◆ **What you are asked to do**
Please lay out the material from the line containing "With this photo" through the end as a two-column CSV headed text and answer. Give one row per entry, with each field in quotation marks and any line breaks replaced by spaces.
*** Material for this exercise ***
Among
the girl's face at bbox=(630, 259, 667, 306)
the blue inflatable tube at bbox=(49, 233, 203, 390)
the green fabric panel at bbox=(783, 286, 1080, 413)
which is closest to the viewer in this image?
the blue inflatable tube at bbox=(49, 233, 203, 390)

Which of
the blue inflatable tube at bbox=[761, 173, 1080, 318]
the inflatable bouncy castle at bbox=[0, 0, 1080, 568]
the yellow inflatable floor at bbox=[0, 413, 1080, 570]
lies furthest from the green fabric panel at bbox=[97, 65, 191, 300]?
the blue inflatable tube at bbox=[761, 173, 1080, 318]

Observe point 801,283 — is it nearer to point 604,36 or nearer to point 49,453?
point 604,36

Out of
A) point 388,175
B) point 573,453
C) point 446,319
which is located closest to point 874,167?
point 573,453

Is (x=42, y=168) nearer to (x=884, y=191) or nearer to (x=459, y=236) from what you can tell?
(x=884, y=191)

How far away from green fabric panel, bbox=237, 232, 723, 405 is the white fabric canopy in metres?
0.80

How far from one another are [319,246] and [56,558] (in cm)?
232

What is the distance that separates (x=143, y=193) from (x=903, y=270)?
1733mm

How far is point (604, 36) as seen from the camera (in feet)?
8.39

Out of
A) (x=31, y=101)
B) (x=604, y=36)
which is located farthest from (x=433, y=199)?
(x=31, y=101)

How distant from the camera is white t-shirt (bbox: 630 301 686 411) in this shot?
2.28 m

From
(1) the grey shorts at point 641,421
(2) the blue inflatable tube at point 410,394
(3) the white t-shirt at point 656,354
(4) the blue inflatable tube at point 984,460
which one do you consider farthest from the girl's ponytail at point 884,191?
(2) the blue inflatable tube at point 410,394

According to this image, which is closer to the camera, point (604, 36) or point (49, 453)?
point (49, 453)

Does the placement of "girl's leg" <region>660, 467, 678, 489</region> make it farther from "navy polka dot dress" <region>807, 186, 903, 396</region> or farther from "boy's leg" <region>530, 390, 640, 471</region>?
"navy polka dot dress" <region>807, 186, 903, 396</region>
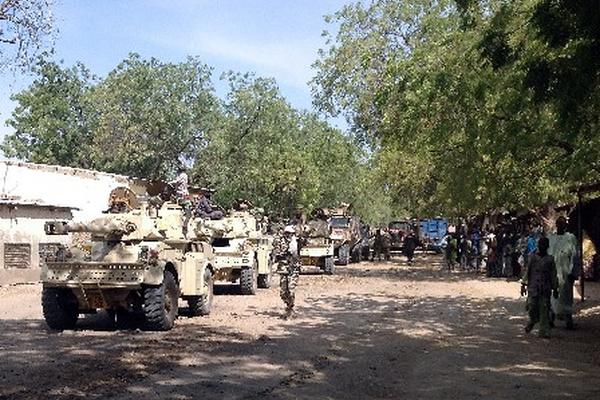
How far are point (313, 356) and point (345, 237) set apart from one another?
25.7 metres

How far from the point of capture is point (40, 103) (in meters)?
53.3

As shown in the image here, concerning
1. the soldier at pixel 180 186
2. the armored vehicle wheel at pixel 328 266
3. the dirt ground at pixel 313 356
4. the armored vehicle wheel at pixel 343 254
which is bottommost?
the dirt ground at pixel 313 356

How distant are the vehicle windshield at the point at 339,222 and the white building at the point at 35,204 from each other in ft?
32.7

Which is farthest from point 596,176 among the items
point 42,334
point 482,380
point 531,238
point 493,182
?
point 42,334

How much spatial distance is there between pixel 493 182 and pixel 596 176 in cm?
522

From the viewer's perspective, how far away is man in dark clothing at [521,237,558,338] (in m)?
12.3

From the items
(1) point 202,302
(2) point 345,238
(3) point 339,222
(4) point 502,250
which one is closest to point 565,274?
(1) point 202,302

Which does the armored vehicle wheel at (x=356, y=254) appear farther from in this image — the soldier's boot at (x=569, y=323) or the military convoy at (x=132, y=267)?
the soldier's boot at (x=569, y=323)

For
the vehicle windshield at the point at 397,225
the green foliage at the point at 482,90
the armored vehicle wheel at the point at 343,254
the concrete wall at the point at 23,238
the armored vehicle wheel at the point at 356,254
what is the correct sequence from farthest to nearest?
1. the vehicle windshield at the point at 397,225
2. the armored vehicle wheel at the point at 356,254
3. the armored vehicle wheel at the point at 343,254
4. the concrete wall at the point at 23,238
5. the green foliage at the point at 482,90

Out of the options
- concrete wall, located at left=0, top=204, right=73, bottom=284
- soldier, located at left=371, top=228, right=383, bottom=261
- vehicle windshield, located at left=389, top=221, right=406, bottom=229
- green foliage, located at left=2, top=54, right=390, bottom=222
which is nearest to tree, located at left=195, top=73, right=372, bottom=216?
green foliage, located at left=2, top=54, right=390, bottom=222

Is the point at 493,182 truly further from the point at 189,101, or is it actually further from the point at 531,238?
the point at 189,101

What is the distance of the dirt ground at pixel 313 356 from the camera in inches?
336

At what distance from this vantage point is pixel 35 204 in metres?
25.4

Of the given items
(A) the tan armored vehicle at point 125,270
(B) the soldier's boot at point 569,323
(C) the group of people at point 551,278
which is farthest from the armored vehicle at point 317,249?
(B) the soldier's boot at point 569,323
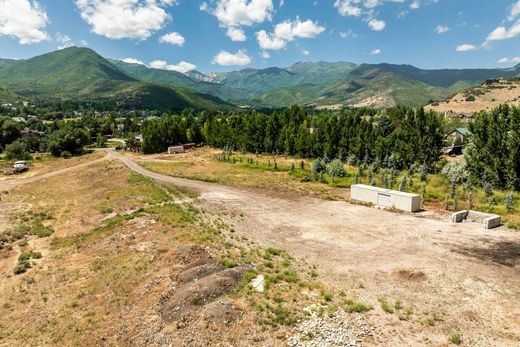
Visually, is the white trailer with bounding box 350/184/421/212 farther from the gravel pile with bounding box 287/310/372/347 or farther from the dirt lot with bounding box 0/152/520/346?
the gravel pile with bounding box 287/310/372/347

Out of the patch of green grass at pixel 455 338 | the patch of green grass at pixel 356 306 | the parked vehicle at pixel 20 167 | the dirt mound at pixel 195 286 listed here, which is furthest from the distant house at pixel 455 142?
the parked vehicle at pixel 20 167

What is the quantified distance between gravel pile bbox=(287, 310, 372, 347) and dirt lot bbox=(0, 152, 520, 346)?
252 mm

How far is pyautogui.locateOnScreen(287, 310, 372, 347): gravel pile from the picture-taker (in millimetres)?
12969

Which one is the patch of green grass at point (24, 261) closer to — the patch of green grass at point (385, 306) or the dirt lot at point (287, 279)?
the dirt lot at point (287, 279)

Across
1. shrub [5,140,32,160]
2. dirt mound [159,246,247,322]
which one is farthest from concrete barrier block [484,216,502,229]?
shrub [5,140,32,160]

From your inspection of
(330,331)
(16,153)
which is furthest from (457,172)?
(16,153)

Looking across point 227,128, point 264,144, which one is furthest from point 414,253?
point 227,128

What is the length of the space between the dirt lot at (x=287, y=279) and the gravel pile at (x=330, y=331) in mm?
252

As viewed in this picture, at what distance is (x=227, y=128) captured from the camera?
89.3 meters

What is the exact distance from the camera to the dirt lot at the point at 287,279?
46.0ft

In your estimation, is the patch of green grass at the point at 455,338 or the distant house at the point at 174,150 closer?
the patch of green grass at the point at 455,338

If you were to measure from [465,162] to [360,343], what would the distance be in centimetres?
4326

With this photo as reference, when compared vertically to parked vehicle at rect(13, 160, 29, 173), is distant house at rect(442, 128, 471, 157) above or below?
above

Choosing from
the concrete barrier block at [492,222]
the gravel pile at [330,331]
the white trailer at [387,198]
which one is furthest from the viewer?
the white trailer at [387,198]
***
◆ **Task result**
text,answer
"With this photo as reference, when compared vertically to parked vehicle at rect(13, 160, 29, 173), is distant house at rect(442, 128, 471, 157) above or below?","above"
"Choosing from the concrete barrier block at [492,222] the gravel pile at [330,331] the white trailer at [387,198] which one is furthest from the viewer?","the white trailer at [387,198]"